Arbeitnehmer in der EU sollen vor Lohndumping geschützt werden
Lohndumping bei entsandten Arbeitnehmern soll in der EU künftig unterbunden werden - darauf zielt eine Reform der Entsenderichtlinie ab, die das Europaparlament am Dienstag abschließend verabschiedet hat. Demnach sollen entsandte Arbeitnehmer ab Mitte 2020 den gleichen Lohn erhalten wie ihre einheimischen Kollegen und außerdem von Tarifverträgen profitieren. Heftige Kritik an den neuen Vorschriften kam von der Bundesvereinigung der Deutschen Arbeitgeberverbände (BDA).
Ein zentraler Punkt der Reform ist die zeitliche Begrenzung der Entsendung von Arbeitnehmern.
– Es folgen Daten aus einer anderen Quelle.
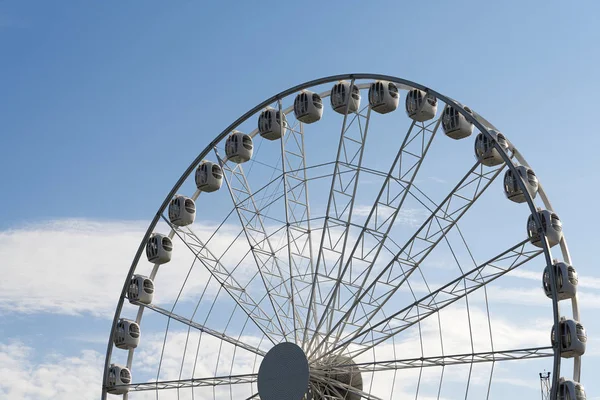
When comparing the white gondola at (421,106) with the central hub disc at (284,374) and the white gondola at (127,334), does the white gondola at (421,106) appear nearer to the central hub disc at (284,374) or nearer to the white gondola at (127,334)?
the central hub disc at (284,374)

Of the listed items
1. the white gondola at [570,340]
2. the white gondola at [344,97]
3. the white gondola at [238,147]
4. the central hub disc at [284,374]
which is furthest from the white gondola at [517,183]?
the white gondola at [238,147]

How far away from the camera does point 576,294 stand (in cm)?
3500

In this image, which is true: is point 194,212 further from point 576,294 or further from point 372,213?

Die nun verabschiedete Neuregelung sieht vor, dass die Frist im Regelfall zwölf Monate beträgt. Unter bestimmten Umständen kann sie um sechs Monate verlängert werden. Nach Ablauf der Frist gilt für Arbeitnehmer aus Drittländern das gesamte Arbeits- und Sozialrecht des Landes, in dem sie arbeiten.
Auf diesen Kompromiss hatten sich Vertreter des Parlaments, der Kommission und der EU-Staaten im März nach mehr als zweijährigen zähen Verhandlungen geeinigt. Künftig gelte das Prinzip: "Gleicher Lohn für gleiche Arbeit am gleichen Ort", betonte der SPD-Europaabgeordnete Michael Detjen. Auch würden "Lohntricksereien" erschwert. So dürften Kosten für die Anreise zum Arbeitsort oder für die Unterbringung nicht mehr vom Lohn abgezogen werden.
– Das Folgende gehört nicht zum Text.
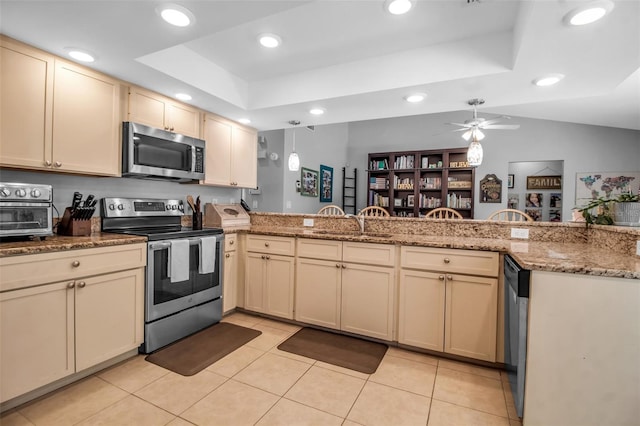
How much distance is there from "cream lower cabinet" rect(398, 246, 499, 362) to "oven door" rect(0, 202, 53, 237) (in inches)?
94.4

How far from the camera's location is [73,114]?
2.13m

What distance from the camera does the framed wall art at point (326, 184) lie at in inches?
249

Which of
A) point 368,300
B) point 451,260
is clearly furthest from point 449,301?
point 368,300

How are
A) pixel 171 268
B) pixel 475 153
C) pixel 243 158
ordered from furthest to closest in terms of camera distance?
pixel 243 158, pixel 475 153, pixel 171 268

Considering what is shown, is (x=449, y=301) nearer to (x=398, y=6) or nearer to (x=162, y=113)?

"Zu oft schuften entsandte Arbeitnehmerinnen und Arbeitnehmer für Hungerlöhne, müssen zahllose Überstunden leisten und unter erbärmlichen Umständen hausen", betonte der Chef der sozialdemokratischen Fraktion, Udo Bullmann (SPD). Dem werde künftig ein Riegel vorgeschoben.
Die Neuregelung werde nicht nur die Arbeitsbedingungen verbessern, sondern auch für einen "faireren Wettkampf unter den europäischen Unternehmen sorgen", betonte die Berichterstatterin des Parlaments, die französische Konservative Elisabeth Morin-Chartier. Nach Erhebungen der Kommission verdienen entsandte Arbeiter im Durchschnitt rund 35 Prozent weniger als ihre einheimischen Kollegen. Im Jahr 2016 gab es in der EU 2,3 Millionen entsandte Arbeitnehmer - ein Anstieg von 69 Prozent gegenüber 2010.
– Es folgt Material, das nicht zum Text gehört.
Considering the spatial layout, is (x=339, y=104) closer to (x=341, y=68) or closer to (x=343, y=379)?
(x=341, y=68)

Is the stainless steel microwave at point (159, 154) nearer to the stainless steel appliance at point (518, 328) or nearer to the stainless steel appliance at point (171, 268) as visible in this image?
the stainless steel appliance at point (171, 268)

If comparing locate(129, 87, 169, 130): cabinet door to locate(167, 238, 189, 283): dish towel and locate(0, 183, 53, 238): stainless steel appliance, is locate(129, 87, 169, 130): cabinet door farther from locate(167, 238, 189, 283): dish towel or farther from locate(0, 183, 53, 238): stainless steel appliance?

Die neuen Vorschriften ersetzen eine Richtlinie von 1996, die seit Jahren als nicht mehr zeitgemäß kritisiert wird. Demnach können Firmen Angestellte zeitweise zur Arbeit in andere Länder schicken und dabei weiter Sozialabgaben im Heimatland zahlen. Diese Möglichkeit nutzen derzeit vor allem viele Unternehmen in osteuropäischen Länder. Aber auch Arbeitgeber in den Aufnahmeländern profitieren davon, weil sie Sozialabgaben sparen.
Die deutsche Wirtschaft befürchtet "äußerst negative Konsequenzen" für die wirtschaftliche Entwicklung in der EU. Die neuen Regeln "bedeuten Protektionismus", dies werde "den Binnenmarkt schwer beschädigen", warnte der Hauptgeschäftsführer der Bundesvereinigung der Deutschen Arbeitgeberverbände (BDA), Steffen Kampeter, in einem Schreiben an alle deutschen Europaabgeordneten. Dies werde zu "Abschottung innerhalb der EU" für grenzüberschreitende Dienstleistungen führen, heißt es in dem Schreiben, von dem BERLINER TAGESZEITUNG eine Kopie erhielt.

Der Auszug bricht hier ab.